I Lost The Love, That Was Once Mine

4.1K 164 66
                                    

15.Bölüme gelmişiz! İnanamıyorum, beni desteklediğiniz için çok teşekkürler. Yorumlarınızı eksik etmezseniz sevinirim. 

Müziği baştan ya da istediğiniz kısımda dinleyebilirsiniz. 

Resim, bölümü anlatıyor sanırım. ^^

İyi Okumalar!

(Yorumda oy linki var vermek isteyenler için)

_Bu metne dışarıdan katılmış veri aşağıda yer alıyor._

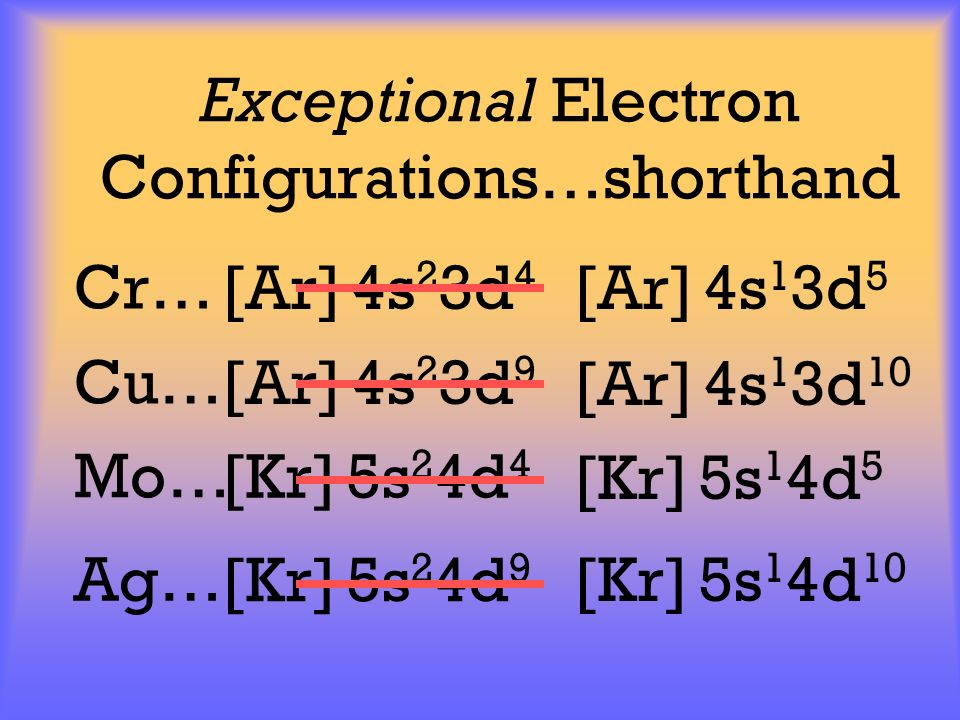 Exceptional Electron Configurations…shorthand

Gözlerimin üstündeki ağırlığın biraz olsun hafiflediğini hissettiğimde, yavaşça kirpiklerimi kırpıştırdım. Odayı kaplayan beyaz ışık bu isteğimi örtbas ediyordu. Elimi kaldırıp gözlerimin hizasına getirmeye çabaladım. Çok geçmeden elim üstüme geri düşmüştü.

‘’Harry!’’

Oda da yankıya yol açan ses kulak zarımı delip geçmişti. Yüzümü çaresizce buruşturup, gözlerimi yumdum. Bir anda üstüme inen ağırlıkla istemsizce gözlerimi açtım. Neredeyse dibime kadar girmiş, mavi gözler ve pembemsi dudaklar duruyordu. Gülümsemek istedim ama, yüzümü kaplayan gergin hatlarım acı çekiyormuşum gibi gösteriyordu.

‘’Sevgilim, canını mı yaktım, üzgünüm. Be- ben sadece fazla heyecan yaptım’’

Nasıl çıktığını anlamadığım yataktan inip baş ucuma dikildi. Ellerimi iki eli arasına alıp yanağına götürdüğünde oluşan sıcaklık daha çok garip hissetmeme yol açmıştı. Bir dakika az önce o bana ‘Sevgilim’’ mi demişti? Tanrım! Neler oluyor böyle.

Kurumuş dudaklarımı dilimle ıslattım, bir şeyler söylemek için dudaklarımı aralamıştım ki, odaya ışın hızında giren Mona konuşmamı böldü. Mona mı? Onun burada ne işi var? Neden buradayım üstelik? Ve bu elimi sıkıca tutan çocukta kim?

‘’Neler oluyor Tanrı aşkına burada?’’

Bağırmak istemiştim ama sesim olduğundan daha kısık çıktı. ‘’Harry sen iyi misin? Bizi nasıl korkuttun farkında mısın?’’ gözleri şişti. Neden ağlamıştı ?

‘’Mona, ben neden buradayım?’’ Ağzını yana yamultup, tek kaşını havaya kaldırdı. ‘’Ciddi misin ?’’ Oradan nasıl gözüktüğüme dair bir fikrim yok ama bu konuşma gittikçe anlamsızlaşıyordu.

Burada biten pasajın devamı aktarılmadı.